Just “Care”

Care, according to Dictionary.com, can mean: verb (used without object) to be concerned or solicitous; have thought or regard. to be concerned or have a special preference (usually used in negative constructions): I don’t care if I do. to make provision or look out (usually followed by for ): Will you care for the children while I am away? to have an inclination, liking, fondness, or affection Why is it so difficult when someone says to us, “I don’t care about you!” or we get the sense that someone just doesn’t care about something. I personally struggle when I see people throw litter on the ground, dispose of their pets as if they are trash, or behave in a generally abusive manner toward another person.
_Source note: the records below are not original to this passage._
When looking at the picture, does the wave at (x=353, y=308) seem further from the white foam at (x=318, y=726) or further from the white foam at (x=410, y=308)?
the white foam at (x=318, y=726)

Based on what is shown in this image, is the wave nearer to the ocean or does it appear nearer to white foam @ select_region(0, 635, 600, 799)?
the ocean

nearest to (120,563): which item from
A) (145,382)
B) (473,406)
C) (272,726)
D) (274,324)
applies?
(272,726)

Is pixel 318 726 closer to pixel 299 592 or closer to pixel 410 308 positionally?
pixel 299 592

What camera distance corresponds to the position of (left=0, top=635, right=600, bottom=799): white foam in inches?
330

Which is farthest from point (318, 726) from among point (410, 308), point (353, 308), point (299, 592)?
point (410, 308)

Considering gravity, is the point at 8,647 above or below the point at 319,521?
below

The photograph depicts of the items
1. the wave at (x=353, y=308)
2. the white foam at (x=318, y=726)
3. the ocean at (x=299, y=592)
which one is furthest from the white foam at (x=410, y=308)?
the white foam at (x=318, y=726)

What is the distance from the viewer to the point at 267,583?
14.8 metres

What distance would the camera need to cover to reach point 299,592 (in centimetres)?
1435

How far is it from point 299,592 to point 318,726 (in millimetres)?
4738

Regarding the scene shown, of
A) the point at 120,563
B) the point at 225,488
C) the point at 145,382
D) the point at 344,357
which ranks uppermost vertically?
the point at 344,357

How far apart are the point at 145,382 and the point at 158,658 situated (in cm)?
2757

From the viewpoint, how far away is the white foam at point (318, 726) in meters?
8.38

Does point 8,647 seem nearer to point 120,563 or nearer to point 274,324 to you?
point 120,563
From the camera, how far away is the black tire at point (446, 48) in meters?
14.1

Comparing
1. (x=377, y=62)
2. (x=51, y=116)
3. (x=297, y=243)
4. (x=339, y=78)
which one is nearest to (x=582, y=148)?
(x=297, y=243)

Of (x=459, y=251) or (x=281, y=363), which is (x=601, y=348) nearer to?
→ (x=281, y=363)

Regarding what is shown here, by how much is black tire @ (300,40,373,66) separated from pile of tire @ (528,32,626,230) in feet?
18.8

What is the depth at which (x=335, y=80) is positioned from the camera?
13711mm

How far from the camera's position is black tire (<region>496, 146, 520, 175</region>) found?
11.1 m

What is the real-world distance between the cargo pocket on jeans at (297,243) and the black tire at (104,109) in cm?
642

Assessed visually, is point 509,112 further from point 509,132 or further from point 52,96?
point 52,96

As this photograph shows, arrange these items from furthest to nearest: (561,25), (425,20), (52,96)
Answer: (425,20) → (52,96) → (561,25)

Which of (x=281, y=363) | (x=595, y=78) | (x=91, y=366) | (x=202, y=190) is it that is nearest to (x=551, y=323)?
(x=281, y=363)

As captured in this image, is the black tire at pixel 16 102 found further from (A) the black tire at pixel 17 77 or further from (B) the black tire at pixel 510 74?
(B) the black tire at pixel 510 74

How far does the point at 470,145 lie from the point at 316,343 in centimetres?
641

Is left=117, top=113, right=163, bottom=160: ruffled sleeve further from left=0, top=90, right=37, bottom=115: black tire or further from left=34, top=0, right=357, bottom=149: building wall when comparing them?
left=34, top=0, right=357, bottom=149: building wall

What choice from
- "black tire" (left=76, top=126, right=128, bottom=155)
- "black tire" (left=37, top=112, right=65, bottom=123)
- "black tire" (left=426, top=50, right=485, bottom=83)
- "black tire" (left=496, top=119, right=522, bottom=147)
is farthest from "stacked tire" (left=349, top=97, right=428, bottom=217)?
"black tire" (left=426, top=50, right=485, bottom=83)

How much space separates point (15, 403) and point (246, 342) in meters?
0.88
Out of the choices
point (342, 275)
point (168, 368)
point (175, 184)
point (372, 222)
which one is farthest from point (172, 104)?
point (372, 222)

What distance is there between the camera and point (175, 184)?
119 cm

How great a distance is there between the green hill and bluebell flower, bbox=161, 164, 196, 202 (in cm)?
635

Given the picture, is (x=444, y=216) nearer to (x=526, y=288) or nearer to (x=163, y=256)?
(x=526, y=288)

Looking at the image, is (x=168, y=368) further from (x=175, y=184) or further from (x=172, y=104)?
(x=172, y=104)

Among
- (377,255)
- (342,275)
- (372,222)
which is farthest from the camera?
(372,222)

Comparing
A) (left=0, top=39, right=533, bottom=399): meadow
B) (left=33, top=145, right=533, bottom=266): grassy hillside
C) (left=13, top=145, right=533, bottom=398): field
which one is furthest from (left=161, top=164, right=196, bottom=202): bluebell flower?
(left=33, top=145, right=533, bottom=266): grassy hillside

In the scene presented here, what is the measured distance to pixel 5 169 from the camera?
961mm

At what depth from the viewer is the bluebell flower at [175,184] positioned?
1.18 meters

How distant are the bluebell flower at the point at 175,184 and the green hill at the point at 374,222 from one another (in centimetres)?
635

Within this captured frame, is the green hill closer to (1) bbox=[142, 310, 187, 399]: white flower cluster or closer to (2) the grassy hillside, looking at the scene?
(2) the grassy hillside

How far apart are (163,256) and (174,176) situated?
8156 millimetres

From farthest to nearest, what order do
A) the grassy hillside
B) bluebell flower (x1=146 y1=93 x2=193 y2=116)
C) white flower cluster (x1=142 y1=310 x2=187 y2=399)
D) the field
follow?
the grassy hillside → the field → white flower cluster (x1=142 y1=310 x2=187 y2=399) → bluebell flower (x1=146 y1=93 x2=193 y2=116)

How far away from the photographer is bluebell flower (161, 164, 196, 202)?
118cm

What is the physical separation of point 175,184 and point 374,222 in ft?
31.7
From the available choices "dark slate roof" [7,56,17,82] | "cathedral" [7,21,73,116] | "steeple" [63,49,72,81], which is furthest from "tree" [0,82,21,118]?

I can’t help but think to myself, “Don’t they CARE?!”

But caring is a value and not everyone is motivated to care in the same way. In my book, Understanding Other People: The Five Secrets to Human Behavior, secret #3 is, “Your Values Speak More Loudly Than You Do.” This is because when we observe others, or hear what they say, we are processing it through whatever it is that matters most to us. We believe in “right” or “wrong” – certain behaviors and decisions are right, as long as they are within my value set; certain ones are wrong if they are not.

Now, we can argue that littering, and abusing people and animals, is fundamentally wrong, and I am going to agree wholeheartedly with that. The truth is, though, that depending on what we care about, what motivates us, these behaviors may seem less wrong than something else someone could do.

Some research shows there are six core values that we all share, but we share them in a different order of importance. A high Social value, for example, means that I am focused on others and believe that it is my duty and my responsibility to do whatever I can to help another person. A high Utilitarian value means I mostly care about efficiency and ROI (return on investment) in everything I do. A high Traditional value means I am aligned with a certain religion and care very much about living my life in accordance with the values espoused by that religion. A high Individualistic value means I care a lot about reputation and my good name. A high Theoretical value means I am motivated by a love of learning and want to soak up knowledge wherever possible. Lastly, a high Aesthetic value means I have a love of beauty and beautiful things.

It’s not too hard to see how conflicts could arise. If I am very highly Social and care about others and want to take care of others, I might get into conflict with someone who is highly Individualistic and mostly cares about their reputation and their name. I believe we should make all of our decisions in the interest of giving and helping others. That person may believe that as long as their reputation is solid and they will benefit from being associated with the “giving,” then it’s okay, but otherwise they’ll reject my approach.

Defining “care” means defining first what we care about, and we don’t all care about the same things. This is why laws evolve – thankfully it is against the law everywhere to abuse children, and in most places it is against the law to abuse animals, too. There are fines for throwing litter out of your car in most places, as well. But these laws evolve because not everyone fundamentally believes these things are “wrong.”

In my work in humane rescue we see the tragedy of puppy mills, for example. Some of the worst are located in Amish country, where the large barns hide the horrible treatment of these innocent animals. But the Amish believe, from a Traditional value perspective, they are in dominion over animals and that God has ordained this. They do not believe anything is “wrong” with how they treat the animals who breed for them.

This is how values play out in the real world all of the time. If I ask you “to care” and to show me care, I have a certain definition of what they would look like. If I tell my husband, “you don’t care about me enough – show me your care,” he might think making a nice dinner for me shows that. I might be waiting for him to write me love notes and leave them around the house.

We filter “care” through our own set of what we believe to be right and wrong, and therein lies the difficulty of coming to common ground on what really matters.

This week, observe what you care about and what you believe others should care about. Watch what triggers you, and try to understand where the other person could be coming from. Do they act in an uncaring way because their value set is different? Observe and consider. You might learn something interesting about how to define “care”.